Support offloading encode, for generate() with much less VRAM #269

drdaxxy · 2022-06-19T02:00:32Z

generate() from Transformers can take encoder outputs as kwargs instead of running the encoder. This PR extends this to "super conditioning" sampling. It also enables providing only one "null sequence" per batch, as inputs or encoder state, since that prompt is normally constant.

How is this useful? We only need to run the encoder once per distinct prompt, which even on a household CPU takes 1-2 seconds for a single input (worst case, no batching, no reuse). Offloading this step, generate works without 2 or 4 gigabytes of encoder weights (mega-1 and mega-1-fp16, respectively) hogging VRAM.

That way, mega-1-fp16 can run on a 4GB GPU (1-batches, without VQGAN, which is fast enough on CPU) and full-precision mega-1 can run on an 8GB GPU (1-batches with VQGAN, up to 3-batches without).

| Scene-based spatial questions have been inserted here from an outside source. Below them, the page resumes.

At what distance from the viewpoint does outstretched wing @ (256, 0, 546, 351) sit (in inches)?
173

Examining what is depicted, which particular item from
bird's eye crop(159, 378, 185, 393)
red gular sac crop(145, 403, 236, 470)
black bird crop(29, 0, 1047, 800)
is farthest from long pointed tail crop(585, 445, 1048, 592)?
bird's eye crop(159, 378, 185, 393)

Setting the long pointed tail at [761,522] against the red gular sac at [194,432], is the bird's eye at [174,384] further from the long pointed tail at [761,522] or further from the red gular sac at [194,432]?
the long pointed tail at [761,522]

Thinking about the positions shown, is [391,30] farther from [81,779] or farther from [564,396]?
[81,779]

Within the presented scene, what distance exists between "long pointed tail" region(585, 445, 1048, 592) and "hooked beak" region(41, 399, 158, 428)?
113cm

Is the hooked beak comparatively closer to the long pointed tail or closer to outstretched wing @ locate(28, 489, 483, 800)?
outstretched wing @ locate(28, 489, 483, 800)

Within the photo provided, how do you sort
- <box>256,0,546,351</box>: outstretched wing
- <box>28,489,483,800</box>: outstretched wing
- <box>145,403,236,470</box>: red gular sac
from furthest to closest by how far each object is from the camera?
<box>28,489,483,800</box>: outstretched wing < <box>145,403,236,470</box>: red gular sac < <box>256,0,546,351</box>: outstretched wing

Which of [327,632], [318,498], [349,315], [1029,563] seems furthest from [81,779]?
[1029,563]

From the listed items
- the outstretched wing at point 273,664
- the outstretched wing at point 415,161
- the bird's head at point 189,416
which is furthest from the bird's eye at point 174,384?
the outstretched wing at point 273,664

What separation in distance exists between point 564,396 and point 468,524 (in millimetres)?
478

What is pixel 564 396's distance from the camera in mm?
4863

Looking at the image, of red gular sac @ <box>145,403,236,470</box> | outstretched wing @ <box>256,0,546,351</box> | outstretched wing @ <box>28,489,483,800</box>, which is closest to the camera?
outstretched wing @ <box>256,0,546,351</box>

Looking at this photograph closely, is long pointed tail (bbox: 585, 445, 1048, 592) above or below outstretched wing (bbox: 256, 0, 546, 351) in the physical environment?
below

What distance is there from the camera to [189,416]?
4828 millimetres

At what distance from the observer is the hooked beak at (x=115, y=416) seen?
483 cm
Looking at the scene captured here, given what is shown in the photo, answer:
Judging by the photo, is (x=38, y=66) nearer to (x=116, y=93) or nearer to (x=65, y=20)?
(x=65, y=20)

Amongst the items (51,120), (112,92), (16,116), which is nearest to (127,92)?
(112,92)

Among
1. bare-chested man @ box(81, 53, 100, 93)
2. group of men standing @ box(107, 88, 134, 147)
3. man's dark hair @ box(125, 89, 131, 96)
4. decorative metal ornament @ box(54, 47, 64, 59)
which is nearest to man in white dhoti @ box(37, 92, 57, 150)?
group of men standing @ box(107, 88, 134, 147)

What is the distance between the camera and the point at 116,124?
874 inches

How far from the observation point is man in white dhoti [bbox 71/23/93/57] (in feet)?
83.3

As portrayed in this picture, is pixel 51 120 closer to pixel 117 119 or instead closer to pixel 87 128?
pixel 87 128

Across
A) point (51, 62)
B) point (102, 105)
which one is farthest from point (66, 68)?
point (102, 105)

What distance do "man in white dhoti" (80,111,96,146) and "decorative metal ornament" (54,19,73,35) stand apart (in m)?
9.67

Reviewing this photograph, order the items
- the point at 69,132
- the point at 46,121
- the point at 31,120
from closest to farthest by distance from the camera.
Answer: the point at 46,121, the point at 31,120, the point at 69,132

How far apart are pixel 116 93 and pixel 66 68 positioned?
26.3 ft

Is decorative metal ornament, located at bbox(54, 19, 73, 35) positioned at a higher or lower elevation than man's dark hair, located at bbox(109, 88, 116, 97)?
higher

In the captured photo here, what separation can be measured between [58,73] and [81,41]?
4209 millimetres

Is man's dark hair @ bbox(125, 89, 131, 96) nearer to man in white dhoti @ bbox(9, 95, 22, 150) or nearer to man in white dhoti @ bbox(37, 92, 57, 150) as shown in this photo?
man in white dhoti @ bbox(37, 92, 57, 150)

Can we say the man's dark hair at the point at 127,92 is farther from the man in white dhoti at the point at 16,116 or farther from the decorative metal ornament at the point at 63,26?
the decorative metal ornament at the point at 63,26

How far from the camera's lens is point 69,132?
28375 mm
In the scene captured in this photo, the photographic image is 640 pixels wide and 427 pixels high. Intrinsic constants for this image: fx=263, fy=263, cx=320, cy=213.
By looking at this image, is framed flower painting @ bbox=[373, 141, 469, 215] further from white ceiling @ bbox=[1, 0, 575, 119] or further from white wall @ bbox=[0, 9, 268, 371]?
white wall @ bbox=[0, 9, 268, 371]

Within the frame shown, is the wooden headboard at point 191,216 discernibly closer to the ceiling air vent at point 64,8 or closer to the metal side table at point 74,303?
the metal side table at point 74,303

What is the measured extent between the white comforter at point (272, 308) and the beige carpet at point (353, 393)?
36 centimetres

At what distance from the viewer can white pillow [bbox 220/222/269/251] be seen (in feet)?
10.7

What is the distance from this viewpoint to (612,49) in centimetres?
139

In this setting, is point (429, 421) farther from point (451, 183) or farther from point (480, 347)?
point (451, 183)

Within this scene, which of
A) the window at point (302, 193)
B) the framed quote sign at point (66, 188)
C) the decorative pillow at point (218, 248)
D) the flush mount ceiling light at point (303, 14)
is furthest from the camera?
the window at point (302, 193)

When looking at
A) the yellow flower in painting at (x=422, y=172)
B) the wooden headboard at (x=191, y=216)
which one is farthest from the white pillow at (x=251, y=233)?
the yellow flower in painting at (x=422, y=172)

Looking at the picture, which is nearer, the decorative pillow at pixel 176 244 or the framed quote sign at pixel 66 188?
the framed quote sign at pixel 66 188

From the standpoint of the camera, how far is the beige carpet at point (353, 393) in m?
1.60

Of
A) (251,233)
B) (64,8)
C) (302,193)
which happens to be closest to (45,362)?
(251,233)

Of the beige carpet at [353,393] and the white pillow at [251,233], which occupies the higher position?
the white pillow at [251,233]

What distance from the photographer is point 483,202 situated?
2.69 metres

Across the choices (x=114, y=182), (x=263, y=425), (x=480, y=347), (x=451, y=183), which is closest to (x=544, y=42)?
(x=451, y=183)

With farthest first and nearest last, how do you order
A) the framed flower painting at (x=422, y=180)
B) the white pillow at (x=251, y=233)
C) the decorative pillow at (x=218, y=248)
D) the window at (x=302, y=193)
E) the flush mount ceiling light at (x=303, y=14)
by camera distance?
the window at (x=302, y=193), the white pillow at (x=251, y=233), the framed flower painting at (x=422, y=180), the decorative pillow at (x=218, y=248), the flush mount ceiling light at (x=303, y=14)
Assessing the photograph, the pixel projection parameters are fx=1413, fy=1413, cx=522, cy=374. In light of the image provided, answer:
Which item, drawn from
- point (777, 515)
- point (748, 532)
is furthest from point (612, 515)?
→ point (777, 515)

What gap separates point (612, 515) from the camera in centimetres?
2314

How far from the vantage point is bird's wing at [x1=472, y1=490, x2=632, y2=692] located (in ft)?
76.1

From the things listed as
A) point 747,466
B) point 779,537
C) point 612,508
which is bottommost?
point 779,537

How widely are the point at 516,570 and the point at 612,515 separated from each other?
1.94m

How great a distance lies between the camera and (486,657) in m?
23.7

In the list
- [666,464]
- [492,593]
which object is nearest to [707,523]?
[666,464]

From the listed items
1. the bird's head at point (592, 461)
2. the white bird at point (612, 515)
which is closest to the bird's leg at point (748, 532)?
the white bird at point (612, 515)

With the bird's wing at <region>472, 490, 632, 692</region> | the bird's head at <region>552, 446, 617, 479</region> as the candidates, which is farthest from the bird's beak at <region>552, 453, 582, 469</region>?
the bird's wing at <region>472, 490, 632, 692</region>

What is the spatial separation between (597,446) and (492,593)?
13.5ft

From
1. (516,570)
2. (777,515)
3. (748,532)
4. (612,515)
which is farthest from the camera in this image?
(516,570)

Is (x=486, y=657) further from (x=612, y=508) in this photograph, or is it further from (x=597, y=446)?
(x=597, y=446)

Specifically, without VQGAN, 1-batches need 3728 MiB in float16, 6770 MiB in float32 this way. GPU-accelerating VQGAN adds 770 MiB, assuming we also del vqgan_params["encoder"] (we never need these for generating images) before replicate(vqgan_params) or the like.

On systems that have enough memory anyway, up to 10 (fp32) or 20 (fp16) more items fit in a batch. Given the CPU encode cost, that's a few percent slower or faster (especially combined with other tricks in #247) in my experience, depending on how much state is shared.

Kepler-Br · 2022-06-19T13:38:57Z

Sounds awesome!
But as for someone who just want to try it out I'm not able to figure it out fast enough how to use offloading
Could you please add a usage example?

drdaxxy · 2022-06-19T20:50:43Z

Could you please add a usage example?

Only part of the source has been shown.